* EXCERPTED PASSAGE *
· · · ·

A Broad Dual-Band Bandpass Filter Design Based on Double-Layered Spoof Surface Plasmon Polaritons

Abstract

In this work, a broad dual-band bandpass filter is designed by applying double-layered spoof surface plasmon polaritons (DLSSPPs) as the main transmission line (MTL) and loading combined-stub dual-mode resonators (CSDMRs) onto the MTL with certain spaces. Each CSDMR consists of an open stub and a short stub that are connected in parallel. Efficient mode conversion between the quasi-transverse electromagnetic waves in the microstrip line and the spoof surface plasmon polaritons (SSPPs) on the double-layered surface plasmon waveguide is realized using gradient double-layered metal gratings and via the sector structure impedance matching technique. A parametric study of the CSDMR demonstrates that center frequencies and bandwidths can be controlled by varying the stub lengths and widths of the CSDMRs. A second-order dual-band filter is designed and fabricated, and simulated and experimental S-parameters agree well. A lower loss of the passband is achieved compared with the filters that apply single-layered SSPPs. The space between two CSDMRs is shortened because of the slow-wave effect of the DLSSPPs. The lowpass performance of the DLSSPPs exhibits good rejection from the cutoff frequency above.

1. Introduction

Surface plasmon polaritons (SPPs) are surface electromagnetic waves that propagate along the interface between two materials with opposite permittivity and whose electromagnetic fields exponentially decay in the transverse direction [1]. SPPs have a broad range of applications at visible and near-infrared wavelengths. However, SPPs cannot exist when the frequency is reduced to the microwave or terahertz wavelength bands, because metals behave like perfect electric conductors [2,3].

The use of ultrathin corrugated metallic strips has been proposed to propagate SSPPs on planar paths; doing so may achieve plasmonic functional integrated circuits at microwave and terahertz frequencies [4,5,6,7]. SSPPs are electromagnetic surfaces constrained by slots or holes on a metal surface and propagate on the periodic surface of the metal surface wave. SSPPs can overcome the diffraction limit owing to their ability to confine electromagnetic fields in a deep subwavelength scale with high intensity [8,9,10]. Several studies have reported that SSPPs can be excited in textured structures with periodic subwavelength grooves, holes, and dimmers [11,12,13,14,15,16,17]. Various devices based on SSPPs have been developed for applications in optoelectronics, photovoltaics, and nanophotonics [18,19,20,21,22]. Importantly, the propagation characteristics of SSPPs can be well satisfied by designing suitable geometric parameters.

· · · ·

* EXCERPTED RECORDS *

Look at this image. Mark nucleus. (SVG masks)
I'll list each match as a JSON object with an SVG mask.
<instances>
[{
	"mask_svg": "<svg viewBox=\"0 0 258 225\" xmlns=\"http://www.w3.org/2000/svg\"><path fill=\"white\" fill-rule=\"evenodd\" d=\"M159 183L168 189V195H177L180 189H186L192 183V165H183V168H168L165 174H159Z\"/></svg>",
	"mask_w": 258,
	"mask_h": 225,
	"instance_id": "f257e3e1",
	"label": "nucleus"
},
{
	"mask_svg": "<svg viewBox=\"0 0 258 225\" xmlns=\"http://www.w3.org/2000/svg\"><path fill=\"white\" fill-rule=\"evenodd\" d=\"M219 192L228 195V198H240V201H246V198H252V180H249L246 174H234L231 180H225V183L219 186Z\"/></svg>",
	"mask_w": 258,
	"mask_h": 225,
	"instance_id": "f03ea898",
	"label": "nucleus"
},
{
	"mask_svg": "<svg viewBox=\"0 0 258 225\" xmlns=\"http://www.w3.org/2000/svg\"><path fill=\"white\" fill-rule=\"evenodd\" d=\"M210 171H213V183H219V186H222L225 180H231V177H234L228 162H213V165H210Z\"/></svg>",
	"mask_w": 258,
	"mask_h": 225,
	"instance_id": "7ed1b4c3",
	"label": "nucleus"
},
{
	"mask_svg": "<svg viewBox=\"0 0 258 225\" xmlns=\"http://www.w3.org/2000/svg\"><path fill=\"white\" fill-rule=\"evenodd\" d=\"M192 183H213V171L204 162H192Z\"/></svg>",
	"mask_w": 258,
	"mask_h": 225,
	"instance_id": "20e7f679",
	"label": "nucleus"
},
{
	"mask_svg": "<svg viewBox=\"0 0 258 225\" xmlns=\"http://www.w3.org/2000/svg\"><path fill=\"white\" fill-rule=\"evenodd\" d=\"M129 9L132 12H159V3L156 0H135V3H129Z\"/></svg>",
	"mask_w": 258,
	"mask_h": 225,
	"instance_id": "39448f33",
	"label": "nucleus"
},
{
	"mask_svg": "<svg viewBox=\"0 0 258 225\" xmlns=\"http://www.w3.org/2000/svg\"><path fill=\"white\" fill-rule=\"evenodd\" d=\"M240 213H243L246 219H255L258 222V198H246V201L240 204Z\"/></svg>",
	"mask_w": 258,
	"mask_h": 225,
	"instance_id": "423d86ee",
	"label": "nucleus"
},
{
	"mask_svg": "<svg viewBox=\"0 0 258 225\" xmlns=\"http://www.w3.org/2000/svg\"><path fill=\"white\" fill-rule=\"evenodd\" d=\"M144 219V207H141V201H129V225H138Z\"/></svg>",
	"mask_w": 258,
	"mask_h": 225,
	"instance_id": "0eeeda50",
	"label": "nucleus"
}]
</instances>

· · · ·

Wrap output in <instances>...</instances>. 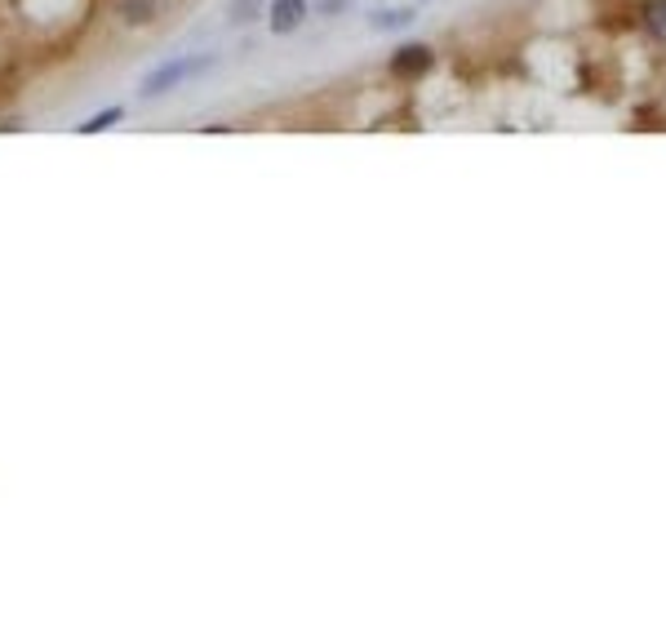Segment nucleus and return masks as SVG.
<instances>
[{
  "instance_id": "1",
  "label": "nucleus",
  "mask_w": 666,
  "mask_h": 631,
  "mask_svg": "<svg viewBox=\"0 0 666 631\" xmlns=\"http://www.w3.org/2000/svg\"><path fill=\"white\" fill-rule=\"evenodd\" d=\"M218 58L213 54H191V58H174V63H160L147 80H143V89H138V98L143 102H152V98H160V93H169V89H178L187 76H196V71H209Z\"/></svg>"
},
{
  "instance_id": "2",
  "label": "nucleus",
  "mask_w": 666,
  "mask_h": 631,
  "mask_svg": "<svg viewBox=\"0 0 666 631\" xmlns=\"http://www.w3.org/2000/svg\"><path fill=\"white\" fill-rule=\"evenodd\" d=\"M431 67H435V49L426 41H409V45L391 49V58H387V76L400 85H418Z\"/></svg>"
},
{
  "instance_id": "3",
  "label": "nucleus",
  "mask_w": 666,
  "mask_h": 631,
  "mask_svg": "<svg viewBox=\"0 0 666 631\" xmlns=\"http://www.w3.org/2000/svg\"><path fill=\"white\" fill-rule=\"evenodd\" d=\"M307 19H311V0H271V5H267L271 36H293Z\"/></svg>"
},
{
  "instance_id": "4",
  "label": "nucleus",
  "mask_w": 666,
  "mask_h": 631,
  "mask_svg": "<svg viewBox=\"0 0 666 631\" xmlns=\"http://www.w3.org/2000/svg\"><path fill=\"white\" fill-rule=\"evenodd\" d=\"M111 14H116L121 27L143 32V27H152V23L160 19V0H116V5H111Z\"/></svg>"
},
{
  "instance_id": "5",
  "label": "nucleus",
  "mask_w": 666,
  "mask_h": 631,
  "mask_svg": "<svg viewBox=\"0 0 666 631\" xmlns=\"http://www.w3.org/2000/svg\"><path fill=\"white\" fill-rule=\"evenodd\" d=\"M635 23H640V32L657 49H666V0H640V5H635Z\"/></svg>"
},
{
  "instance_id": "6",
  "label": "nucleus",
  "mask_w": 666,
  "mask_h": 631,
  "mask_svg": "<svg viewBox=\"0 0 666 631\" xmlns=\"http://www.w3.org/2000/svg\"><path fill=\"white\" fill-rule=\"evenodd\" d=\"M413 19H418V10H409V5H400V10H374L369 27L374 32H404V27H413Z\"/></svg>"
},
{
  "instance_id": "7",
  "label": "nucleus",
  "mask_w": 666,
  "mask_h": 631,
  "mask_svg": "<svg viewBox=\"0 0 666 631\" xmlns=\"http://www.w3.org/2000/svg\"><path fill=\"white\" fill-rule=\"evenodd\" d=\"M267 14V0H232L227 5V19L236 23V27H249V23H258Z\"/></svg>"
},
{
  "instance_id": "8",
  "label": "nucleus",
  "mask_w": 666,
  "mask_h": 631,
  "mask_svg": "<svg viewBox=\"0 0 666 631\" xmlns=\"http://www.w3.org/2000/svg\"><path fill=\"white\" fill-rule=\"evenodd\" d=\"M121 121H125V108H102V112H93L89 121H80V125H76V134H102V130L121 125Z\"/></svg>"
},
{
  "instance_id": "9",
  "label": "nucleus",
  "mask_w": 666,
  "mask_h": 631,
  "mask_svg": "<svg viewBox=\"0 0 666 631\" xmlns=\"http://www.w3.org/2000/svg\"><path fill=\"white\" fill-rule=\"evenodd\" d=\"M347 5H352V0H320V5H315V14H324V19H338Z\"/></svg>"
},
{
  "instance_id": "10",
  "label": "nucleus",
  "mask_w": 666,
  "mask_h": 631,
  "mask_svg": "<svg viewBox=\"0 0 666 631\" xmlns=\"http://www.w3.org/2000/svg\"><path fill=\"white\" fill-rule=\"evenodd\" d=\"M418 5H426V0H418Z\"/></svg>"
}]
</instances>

· · · ·

* CHALLENGES *
[a] In the dual-band filter article, what two parts make up each combined-stub dual-mode resonator?
[b] Write out the dual-band filter article's passage between "1. Introduction" and "electric conductors [2,3].", inclusive.
[c] Continue the dual-band filter article from its final sentence.

* TASK ANSWERS *
[a] An open stub and a short stub connected in parallel.

[b]
1. Introduction

Surface plasmon polaritons (SPPs) are surface electromagnetic waves that propagate along the interface between two materials with opposite permittivity and whose electromagnetic fields exponentially decay in the transverse direction [1]. SPPs have a broad range of applications at visible and near-infrared wavelengths. However, SPPs cannot exist when the frequency is reduced to the microwave or terahertz wavelength bands, because metals behave like perfect electric conductors [2,3].

[c]
As essential microwave devices, bandpass filters have been designed on the basis of various forms of SSPPs, such as hybrid substrate integrated waveguides (HSIWs) [23], quasi-SSPPs (QSSPPs) [24], substrate integrated plasmonic waveguides (SIPWs) [25], and multistage SSPPs coupled to resonators [26,27]. A highly efficient conversion from conventional guided waves to SPPs is achieved in the broadband by using ultrathin corrugated metallic strips with a transition with gradient grooves. Using such strips allows the realization of combined devices and circuits of guided waves and SSPPs, especially surface plasmonic bandpass filters with SSPP structures [28,29,30,31,32,33,34,35]. Electromagnetic waves can also be tightly confined within metallic gratings to achieve a low radiation loss. Compared with the single-layered spoof surface plasmon waveguide (SLSSPW), the double-layered spoof surface plasmon waveguide (DLSSPPW) performs better in designing low-loss structures.

In this work, a broad dual-band bandpass filter based on DLSSPPs is constructed by loading two combined-stub dual-mode resonators (CSDMRs) onto the SSPP main line with a certain distance. Several good features are obtained by this structure. First, thanks to the tight confinement of electromagnetic waves between metal layers, a relatively lower loss can be achieved with DLSSPPs than with solutions based on single-layered SSPPs (SLSSPPs). Second, a relatively shorter filter length can be obtained owing to the slow-wave effect introduced by the SSPPs when compared with microstrip-form stub filters. Third, the filter has a good harmonic rejection above the cutoff frequency of the DLSSPPs due to the lowpass response of the DLSSPPs. Fourth, the center frequencies and bandwidths can be controlled by varying the parameters of the CSDMRs.

2. Materials and Methods

The proposed DLSSPPs has a comb shape (Figure 1a). In the figure, length of the cell structure, groove depth, groove width, and strip width are denoted by D, G, S, and W, respectively. In the microwave and terahertz frequencies, the metal can be reasonably assumed as a perfect electric conductor. The dispersion curves of transverse magnetic polarized waves propagating in the x direction along the DLSSPPs were analyzed, and only the fundamental mode was considered. The geometrical parameters D = 6 mm, S = 2 mm, and W = 2 mm and groove depth G with four values (1, 2, 3, and 4 mm) were selected for inducing the SSPPs to propagate in the microwave and terahertz frequencies. As shown in Figure 1b, the dispersion relations of the double-layered metal gratings were obtained from the eigenmode solver of the commercial software CST Microwave Studio, in which the dielectric substrate was selected as F4B. It had a relative dielectric constant ε_r = 2.65 and a loss angle tangent tan δ = 0.003, and the thickness was chosen to be H = 1 mm. The simulated dispersion relationships with different groove depths G were obtained, as shown in Figure 1b. In the figure, the dashed black line is the curve for the light line in free space, and the solid lines correspond to groove depths ranging from 1 mm to 4 mm.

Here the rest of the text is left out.